_WORK TO COMPLETE_
Where the material below has a line containing "7. Radiator cap", start repeating exactly, and keep going through the line containing "Press the switch to turn on", with no other lines.

━━━━━ DATA

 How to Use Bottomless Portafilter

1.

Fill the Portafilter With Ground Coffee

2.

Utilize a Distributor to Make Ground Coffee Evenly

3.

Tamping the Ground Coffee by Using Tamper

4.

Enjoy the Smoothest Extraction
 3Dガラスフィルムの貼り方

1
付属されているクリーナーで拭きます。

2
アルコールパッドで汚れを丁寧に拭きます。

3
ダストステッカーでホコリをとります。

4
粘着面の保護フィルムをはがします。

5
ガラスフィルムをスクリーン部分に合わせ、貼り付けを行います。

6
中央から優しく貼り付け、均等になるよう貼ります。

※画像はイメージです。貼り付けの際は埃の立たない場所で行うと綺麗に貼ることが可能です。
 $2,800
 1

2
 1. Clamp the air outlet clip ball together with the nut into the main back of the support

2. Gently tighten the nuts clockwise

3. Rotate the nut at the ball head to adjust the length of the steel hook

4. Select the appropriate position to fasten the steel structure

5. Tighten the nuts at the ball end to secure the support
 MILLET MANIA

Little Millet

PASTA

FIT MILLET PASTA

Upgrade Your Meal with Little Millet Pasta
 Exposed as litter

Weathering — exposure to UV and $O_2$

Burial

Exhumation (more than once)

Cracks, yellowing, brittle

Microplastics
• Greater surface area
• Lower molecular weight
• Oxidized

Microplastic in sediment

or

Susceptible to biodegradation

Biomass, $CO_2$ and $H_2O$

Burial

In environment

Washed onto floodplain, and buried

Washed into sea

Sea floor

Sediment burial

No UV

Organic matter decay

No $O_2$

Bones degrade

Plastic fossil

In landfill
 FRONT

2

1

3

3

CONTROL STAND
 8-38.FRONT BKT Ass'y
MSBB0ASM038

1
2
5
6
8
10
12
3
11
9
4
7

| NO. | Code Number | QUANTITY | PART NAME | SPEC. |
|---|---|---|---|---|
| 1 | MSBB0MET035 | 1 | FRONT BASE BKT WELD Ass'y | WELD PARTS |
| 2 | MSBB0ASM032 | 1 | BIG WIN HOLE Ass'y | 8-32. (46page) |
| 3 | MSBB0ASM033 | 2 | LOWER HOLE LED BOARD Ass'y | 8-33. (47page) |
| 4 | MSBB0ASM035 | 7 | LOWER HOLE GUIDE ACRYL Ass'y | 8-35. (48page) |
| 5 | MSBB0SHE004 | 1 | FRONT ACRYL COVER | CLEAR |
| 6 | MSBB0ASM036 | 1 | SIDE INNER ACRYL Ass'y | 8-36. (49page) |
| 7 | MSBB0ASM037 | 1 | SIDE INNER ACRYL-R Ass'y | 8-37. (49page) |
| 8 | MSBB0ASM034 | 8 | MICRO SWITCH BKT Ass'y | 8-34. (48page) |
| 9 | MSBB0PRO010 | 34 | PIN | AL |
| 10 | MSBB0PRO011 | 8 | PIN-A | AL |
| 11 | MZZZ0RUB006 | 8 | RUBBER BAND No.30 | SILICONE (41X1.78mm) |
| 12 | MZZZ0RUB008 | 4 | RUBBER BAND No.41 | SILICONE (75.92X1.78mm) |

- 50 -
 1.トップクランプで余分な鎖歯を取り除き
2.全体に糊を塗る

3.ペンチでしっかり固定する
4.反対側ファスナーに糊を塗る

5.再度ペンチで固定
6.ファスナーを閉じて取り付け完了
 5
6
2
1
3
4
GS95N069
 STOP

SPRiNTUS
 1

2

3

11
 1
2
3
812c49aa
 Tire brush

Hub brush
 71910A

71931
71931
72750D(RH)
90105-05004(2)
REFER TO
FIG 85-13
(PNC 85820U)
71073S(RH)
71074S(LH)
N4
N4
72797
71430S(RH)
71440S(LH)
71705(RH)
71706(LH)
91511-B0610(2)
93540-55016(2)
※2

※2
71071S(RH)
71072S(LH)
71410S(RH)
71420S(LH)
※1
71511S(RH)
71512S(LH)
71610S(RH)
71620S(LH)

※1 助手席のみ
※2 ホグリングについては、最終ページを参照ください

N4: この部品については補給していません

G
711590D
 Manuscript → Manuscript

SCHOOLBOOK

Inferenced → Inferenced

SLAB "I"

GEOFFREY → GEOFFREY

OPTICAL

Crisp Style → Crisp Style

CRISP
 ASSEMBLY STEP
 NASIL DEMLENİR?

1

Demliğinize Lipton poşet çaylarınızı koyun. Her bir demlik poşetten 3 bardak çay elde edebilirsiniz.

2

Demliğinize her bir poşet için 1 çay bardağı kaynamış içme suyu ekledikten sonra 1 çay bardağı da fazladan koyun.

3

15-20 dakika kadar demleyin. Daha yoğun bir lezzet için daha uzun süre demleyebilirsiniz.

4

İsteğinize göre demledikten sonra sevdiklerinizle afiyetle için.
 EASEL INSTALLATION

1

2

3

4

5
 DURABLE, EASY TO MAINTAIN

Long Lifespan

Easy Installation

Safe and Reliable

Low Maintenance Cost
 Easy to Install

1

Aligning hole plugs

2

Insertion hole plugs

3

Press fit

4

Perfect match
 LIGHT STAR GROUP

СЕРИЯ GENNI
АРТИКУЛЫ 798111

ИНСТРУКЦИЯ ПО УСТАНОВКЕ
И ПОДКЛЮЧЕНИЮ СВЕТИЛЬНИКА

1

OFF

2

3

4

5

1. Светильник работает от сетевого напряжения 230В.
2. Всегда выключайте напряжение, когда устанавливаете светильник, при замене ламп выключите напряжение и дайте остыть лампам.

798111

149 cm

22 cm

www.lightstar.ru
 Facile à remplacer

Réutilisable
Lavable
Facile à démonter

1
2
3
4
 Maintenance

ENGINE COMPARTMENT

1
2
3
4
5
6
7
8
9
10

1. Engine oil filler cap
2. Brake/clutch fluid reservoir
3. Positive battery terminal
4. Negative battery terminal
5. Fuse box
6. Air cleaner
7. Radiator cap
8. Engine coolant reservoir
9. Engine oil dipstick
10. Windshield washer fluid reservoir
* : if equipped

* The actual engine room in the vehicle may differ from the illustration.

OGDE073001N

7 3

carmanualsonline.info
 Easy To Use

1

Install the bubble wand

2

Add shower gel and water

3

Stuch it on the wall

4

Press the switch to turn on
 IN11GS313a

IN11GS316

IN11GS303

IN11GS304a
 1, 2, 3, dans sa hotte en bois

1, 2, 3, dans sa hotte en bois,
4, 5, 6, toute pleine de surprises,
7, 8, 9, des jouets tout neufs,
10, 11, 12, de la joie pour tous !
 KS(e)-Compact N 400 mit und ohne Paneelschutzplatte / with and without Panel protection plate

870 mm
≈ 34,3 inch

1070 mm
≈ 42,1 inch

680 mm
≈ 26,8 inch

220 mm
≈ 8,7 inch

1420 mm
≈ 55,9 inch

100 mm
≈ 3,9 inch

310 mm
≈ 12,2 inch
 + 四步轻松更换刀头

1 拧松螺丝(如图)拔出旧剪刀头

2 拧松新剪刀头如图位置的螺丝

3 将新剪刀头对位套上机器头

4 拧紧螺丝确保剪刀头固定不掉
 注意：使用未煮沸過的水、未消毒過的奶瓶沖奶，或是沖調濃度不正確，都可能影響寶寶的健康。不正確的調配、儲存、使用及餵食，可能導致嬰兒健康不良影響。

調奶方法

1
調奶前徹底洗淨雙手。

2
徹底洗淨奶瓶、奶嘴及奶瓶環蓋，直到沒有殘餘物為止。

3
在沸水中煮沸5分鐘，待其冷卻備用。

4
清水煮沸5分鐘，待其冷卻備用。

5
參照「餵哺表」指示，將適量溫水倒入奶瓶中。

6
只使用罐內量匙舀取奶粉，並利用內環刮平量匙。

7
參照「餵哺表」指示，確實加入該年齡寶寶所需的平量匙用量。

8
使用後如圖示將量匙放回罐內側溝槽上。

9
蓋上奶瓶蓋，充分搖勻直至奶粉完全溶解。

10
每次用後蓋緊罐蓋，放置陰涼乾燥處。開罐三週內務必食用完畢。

━━━━━━━━━━

_SOLUTION TO THIS TASK_
7. Radiator cap
8. Engine coolant reservoir
9. Engine oil dipstick
10. Windshield washer fluid reservoir
* : if equipped

* The actual engine room in the vehicle may differ from the illustration.

OGDE073001N

7 3

carmanualsonline.info
 Easy To Use

1

Install the bubble wand

2

Add shower gel and water

3

Stuch it on the wall

4

Press the switch to turn on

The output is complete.